È una domanda difficile, perché immaginare volti reali per personaggi nati sulla carta non è mai semplice. Tuttavia, se penso a un adattamento cinematografico dei miei romanzi gotici, sceglierei sicuramente attori inglesi in grado di restituire la profondità e l’oscurità dei protagonisti. Per l’ispettore Edgar Blackwood, vedrei bene Tom Hardy, che con la sua presenza intensa e il suo modo di recitare introspettivo riesce a trasmettere perfettamente il carattere burbero, silenzioso e tormentato del personaggio. Per Padre Marcus Quinn, mi piacerebbe Colin Firth, nella sua versione più drammatica e malinconica. Il sergente Elias Monroe potrebbe essere interpretato da Aaron Taylor-Johnson, mentre per un antagonista come Aldous Whitmore vedrei perfetto Ralph Fiennes. Tutti attori capaci di muoversi con naturalezza in una Londra gotica, sospesa tra luce e oscurità.

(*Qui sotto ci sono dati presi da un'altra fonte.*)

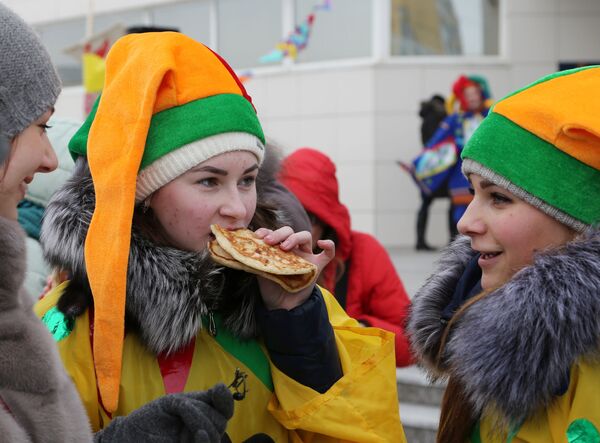 Maslenitsa’nın en öne çıkan unsurlarından biri krepler. Festivalde Moskovalılar 120 çeşit krep tadabilecek. - Sputnik Türkiye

21. La tua famiglia sostiene la tua scrittura? Cosa ne pensa?

La mia famiglia considera la scrittura principalmente come un hobby, qualcosa che faccio per passione nel tempo libero. Non sempre è facile far capire quanto impegno e dedizione richieda questo percorso, ma alla fine credo che vedano quanto per me sia importante. Anche se non la vivono con la stessa intensità, apprezzano il fatto che mi renda felice e che riesca a trasformare le mie idee in libri concreti.

22. I tuoi lettori ti contattano? Cosa dicono?

Sì, mi contattano spesso, praticamente ogni giorno. Intrattengo con loro messaggi, scambi di opinioni e tante interazioni sui social. La maggior parte condivide apprezzamenti, riflessioni o curiosità sui libri, e questo per me è motivo di grande soddisfazione. Mi rende davvero felice e orgoglioso sapere di avere un seguito così eterogeneo di lettori, persone diverse tra loro ma unite dall’amore per le atmosfere gotiche e per le storie che racconto.

 

 

 

Vorrei semplicemente ringraziare chi mi legge e chi continua a credere nel valore delle storie.

Scrivere, per me, significa condividere emozioni, paure e speranze, ma soprattutto costruire ponti tra anime che forse non si incontreranno mai.

Ogni messaggio, recensione o parola di sostegno mi ricorda perché ho iniziato: per raccontare ciò che spesso resta nell’ombra.

E se anche una sola persona, leggendo, riesce a sentire qualcosa di vero, allora tutto questo ha già avuto senso.